# Work to complete
Could you change every "camera" to "viewer" in the items below and leave all other wording untouched?

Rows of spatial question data
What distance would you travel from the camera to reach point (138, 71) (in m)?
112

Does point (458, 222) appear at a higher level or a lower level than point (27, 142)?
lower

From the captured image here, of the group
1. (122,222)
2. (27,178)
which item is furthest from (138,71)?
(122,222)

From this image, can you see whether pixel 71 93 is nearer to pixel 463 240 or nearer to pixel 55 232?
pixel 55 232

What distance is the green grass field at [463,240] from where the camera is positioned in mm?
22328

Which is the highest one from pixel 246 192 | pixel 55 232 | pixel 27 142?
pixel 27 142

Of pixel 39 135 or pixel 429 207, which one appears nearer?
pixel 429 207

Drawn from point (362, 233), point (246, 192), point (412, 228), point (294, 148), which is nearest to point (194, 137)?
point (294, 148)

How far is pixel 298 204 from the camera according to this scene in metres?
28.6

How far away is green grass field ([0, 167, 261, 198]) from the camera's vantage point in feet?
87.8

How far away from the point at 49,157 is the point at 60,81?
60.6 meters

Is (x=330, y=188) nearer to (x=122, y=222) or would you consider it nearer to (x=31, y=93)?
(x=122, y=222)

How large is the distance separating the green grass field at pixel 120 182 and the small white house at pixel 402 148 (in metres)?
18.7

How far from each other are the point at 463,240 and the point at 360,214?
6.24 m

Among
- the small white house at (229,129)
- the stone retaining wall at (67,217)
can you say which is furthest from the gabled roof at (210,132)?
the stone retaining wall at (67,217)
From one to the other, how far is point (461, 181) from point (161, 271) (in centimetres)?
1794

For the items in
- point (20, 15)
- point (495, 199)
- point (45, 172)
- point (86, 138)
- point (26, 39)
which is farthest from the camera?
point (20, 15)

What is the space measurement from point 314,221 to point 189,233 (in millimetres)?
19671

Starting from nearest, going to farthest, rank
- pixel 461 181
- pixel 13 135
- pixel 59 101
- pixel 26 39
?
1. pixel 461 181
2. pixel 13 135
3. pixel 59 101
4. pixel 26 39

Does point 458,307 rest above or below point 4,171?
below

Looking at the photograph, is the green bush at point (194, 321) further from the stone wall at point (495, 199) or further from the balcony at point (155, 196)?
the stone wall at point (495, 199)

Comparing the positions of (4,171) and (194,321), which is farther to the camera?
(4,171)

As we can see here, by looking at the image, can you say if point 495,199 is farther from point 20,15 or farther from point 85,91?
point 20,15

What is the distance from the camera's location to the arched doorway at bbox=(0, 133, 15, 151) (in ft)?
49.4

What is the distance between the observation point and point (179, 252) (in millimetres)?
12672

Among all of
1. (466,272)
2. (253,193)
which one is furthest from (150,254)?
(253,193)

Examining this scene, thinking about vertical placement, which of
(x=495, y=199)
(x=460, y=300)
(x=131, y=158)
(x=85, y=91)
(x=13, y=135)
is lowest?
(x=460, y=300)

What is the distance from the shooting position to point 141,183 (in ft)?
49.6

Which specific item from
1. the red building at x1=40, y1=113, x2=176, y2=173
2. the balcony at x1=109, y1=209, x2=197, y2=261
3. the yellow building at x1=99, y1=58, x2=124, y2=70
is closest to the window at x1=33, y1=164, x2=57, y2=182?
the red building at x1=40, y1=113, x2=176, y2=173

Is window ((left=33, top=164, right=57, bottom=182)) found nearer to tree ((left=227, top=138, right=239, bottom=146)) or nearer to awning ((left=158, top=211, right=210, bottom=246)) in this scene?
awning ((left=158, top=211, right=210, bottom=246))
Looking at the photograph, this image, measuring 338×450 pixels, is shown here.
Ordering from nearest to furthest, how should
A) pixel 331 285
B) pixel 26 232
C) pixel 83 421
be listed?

# Result for this exercise
What distance would you travel from the viewer to reach point (138, 71) (in m)?
112

Does point (458, 222) appear at a higher level or a lower level than point (27, 142)?
lower

From the captured image here, of the group
1. (122,222)
2. (27,178)
which item is furthest from (138,71)?
(122,222)

From this image, can you see whether pixel 71 93 is nearer to pixel 463 240 or nearer to pixel 55 232?
pixel 55 232

What distance is the green grass field at [463,240] from where the viewer is positioned in mm?
22328

Which is the highest one from pixel 246 192 | pixel 55 232 | pixel 27 142?
pixel 27 142

Of pixel 39 135 or pixel 429 207, which one appears nearer?
pixel 429 207

Drawn from point (362, 233), point (246, 192), point (412, 228), point (294, 148), which is nearest to point (194, 137)?
point (294, 148)

How far is pixel 298 204 from the viewer according to this scene in metres?
28.6

How far away is green grass field ([0, 167, 261, 198]) from the viewer's vantage point in feet?
87.8

How far away from the point at 49,157 is the point at 60,81?
60.6 meters

Is (x=330, y=188) nearer to (x=122, y=222) or would you consider it nearer to (x=31, y=93)?
(x=122, y=222)

How large is the distance separating the green grass field at pixel 120 182 and the small white house at pixel 402 148 (in metres)?
18.7

How far from each other are the point at 463,240 and the point at 360,214?
6.24 m

Among
- the small white house at (229,129)
- the stone retaining wall at (67,217)
can you say which is furthest from the gabled roof at (210,132)?
the stone retaining wall at (67,217)
From one to the other, how far is point (461, 181) from point (161, 271) (in centimetres)?
1794

For the items in
- point (20, 15)
- point (495, 199)
- point (45, 172)
- point (86, 138)
- point (26, 39)
which is farthest from the viewer?
point (20, 15)

What is the space measurement from point 314,221 to point 189,233 (in millimetres)?
19671

Starting from nearest, going to farthest, rank
- pixel 461 181
- pixel 13 135
- pixel 59 101
- pixel 26 39
?
1. pixel 461 181
2. pixel 13 135
3. pixel 59 101
4. pixel 26 39

Does point 458,307 rest above or below point 4,171?
below

Looking at the photograph, is the green bush at point (194, 321) further from the stone wall at point (495, 199) or further from the balcony at point (155, 196)?
the stone wall at point (495, 199)

Comparing the positions of (4,171) and (194,321), which is farther to the viewer?
(4,171)

As we can see here, by looking at the image, can you say if point 495,199 is farther from point 20,15 or farther from point 85,91?
point 20,15

What is the distance from the viewer's location to the arched doorway at bbox=(0, 133, 15, 151) (in ft)?
49.4

What is the distance between the observation point and point (179, 252) (in millimetres)?
12672

Among all of
1. (466,272)
2. (253,193)
which one is furthest from (150,254)?
(253,193)

Examining this scene, thinking about vertical placement, which of
(x=495, y=199)
(x=460, y=300)
(x=131, y=158)
(x=85, y=91)
(x=13, y=135)
is lowest?
(x=460, y=300)

What is the distance from the shooting position to point 141,183 (in ft)?
49.6

Which specific item from
1. the red building at x1=40, y1=113, x2=176, y2=173
2. the balcony at x1=109, y1=209, x2=197, y2=261
3. the yellow building at x1=99, y1=58, x2=124, y2=70
is closest to the window at x1=33, y1=164, x2=57, y2=182?
the red building at x1=40, y1=113, x2=176, y2=173

Is window ((left=33, top=164, right=57, bottom=182)) found nearer to tree ((left=227, top=138, right=239, bottom=146)) or nearer to awning ((left=158, top=211, right=210, bottom=246)) in this scene?
awning ((left=158, top=211, right=210, bottom=246))
Looking at the photograph, this image, measuring 338×450 pixels, is shown here.
Ordering from nearest to furthest, how should
A) pixel 331 285
B) pixel 26 232
C) pixel 83 421
be listed?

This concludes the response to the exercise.